__Study text__:
Local organizations pair up to provide seafood to those in need

Peninsula Premier Admin

MONTEREY — Together, the Monterey Bay Fisheries Trust and Meals on Wheels of Monterey Peninsula have made black cod the main source of protein in nearly 10,000 meals donated across the Monterey Peninsula since the start of the pandemic.

“We’re dedicated to strengthening our community and are tremendously grateful for the Monterey Bay Fisheries Trust and all of the local fishermen who help us provide locally-sourced nutrition for our clients,” local Meals On Wheels Executive Director Christine Winge said in a statement announcing the partnership recently.

“This is an excellent example of creative collaboration,” she continued. “When it comes to working toward the common goal of addressing hunger, we are stronger together.”

Every year, Meals On Wheels delivers thousands of meals to homebound seniors and disabled adults throughout Monterey County.

In a similar stream of altruism, the Fisheries Trust partners with the local fishing industry, local government and conservation organizations to increase access to sustainably caught seafood while also preserving the biodiversity of Monterey Bay.

The organizations’ relationship was born out of the economic disruption incited by the pandemic.

As restaurants closed and supply chains broke down in the wake of COVID-19, the seafood economy experienced hardship. For a fishing industry like Monterey’s, the need was apparent.

With the help of an initial $50,000 grant courtesy of Catch Together, a national nonprofit aimed at protecting fisherman’s businesses and communities, the Fisheries Trust created the Monterey Bay Community Seafood Program. Through the ongoing program, seafood buyers receive funds to purchase fish from local fishermen and then donate the catch to emergency food agencies like Meals On Wheels.

__What you should do__:
Answer these from the seafood article:
(a) Which fish has been the main source of protein in the donated meals?
(b) Who does Meals On Wheels deliver meals to each year?
(c) How large was the initial grant that helped create the Monterey Bay Community Seafood Program, and which nonprofit gave it?
The entries after this are separate from the seafood article.

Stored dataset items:
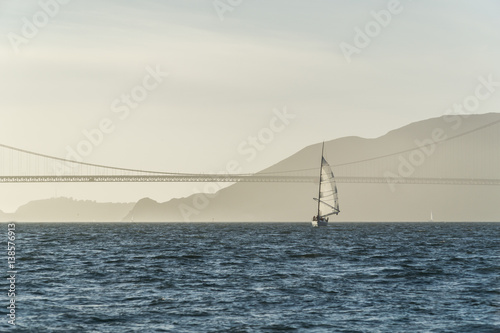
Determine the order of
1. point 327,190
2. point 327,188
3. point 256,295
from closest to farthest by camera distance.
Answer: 1. point 256,295
2. point 327,188
3. point 327,190

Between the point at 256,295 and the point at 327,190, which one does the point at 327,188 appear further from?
the point at 256,295

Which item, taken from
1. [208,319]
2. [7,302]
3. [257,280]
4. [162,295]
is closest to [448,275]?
[257,280]

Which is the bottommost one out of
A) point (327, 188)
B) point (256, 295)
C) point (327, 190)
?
point (256, 295)

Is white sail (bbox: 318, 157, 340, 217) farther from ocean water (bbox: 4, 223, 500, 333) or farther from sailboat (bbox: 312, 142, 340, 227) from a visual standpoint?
ocean water (bbox: 4, 223, 500, 333)

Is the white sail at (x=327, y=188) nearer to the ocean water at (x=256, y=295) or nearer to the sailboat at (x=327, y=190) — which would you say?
the sailboat at (x=327, y=190)

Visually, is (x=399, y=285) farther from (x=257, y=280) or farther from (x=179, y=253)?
(x=179, y=253)

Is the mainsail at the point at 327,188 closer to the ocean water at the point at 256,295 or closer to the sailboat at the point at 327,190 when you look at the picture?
the sailboat at the point at 327,190

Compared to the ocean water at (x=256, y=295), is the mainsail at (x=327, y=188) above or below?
above

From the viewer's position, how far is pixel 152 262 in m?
48.0

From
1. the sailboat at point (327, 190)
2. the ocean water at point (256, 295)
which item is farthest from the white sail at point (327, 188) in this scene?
the ocean water at point (256, 295)

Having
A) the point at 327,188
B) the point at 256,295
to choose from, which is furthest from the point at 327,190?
the point at 256,295

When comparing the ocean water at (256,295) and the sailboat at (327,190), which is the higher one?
the sailboat at (327,190)

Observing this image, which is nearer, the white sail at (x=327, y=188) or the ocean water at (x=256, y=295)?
the ocean water at (x=256, y=295)

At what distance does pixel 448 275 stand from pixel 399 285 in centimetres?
547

__Task answer__:
(a) Black cod.
(b) Homebound seniors and disabled adults throughout Monterey County.
(c) $50,000, from Catch Together.